### Data extracts
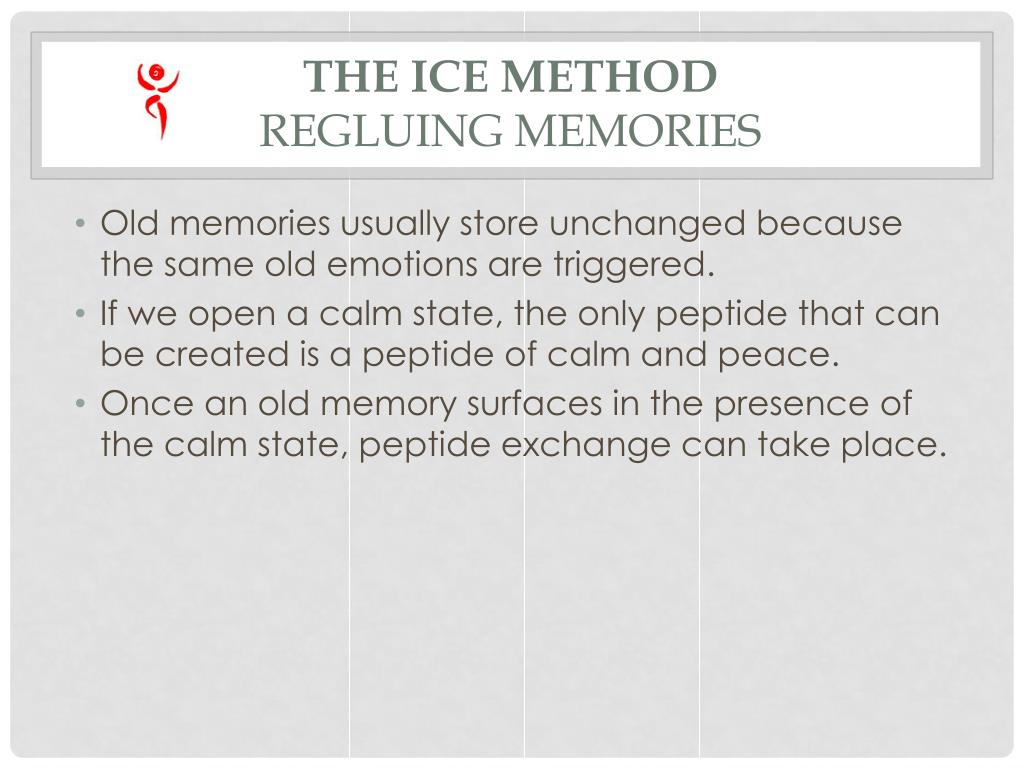 THE ICE METHOD
REGLUING MEMORIES

• Old memories usually store unchanged because the same old emotions are triggered.
• If we open a calm state, the only peptide that can be created is a peptide of calm and peace.
• Once an old memory surfaces in the presence of the calm state, peptide exchange can take place.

### Work to complete
The response must repeat all the lines above exactly and include no pictures.

### Response to this exercise
 THE ICE METHOD
REGLUING MEMORIES

• Old memories usually store unchanged because the same old emotions are triggered.
• If we open a calm state, the only peptide that can be created is a peptide of calm and peace.
• Once an old memory surfaces in the presence of the calm state, peptide exchange can take place.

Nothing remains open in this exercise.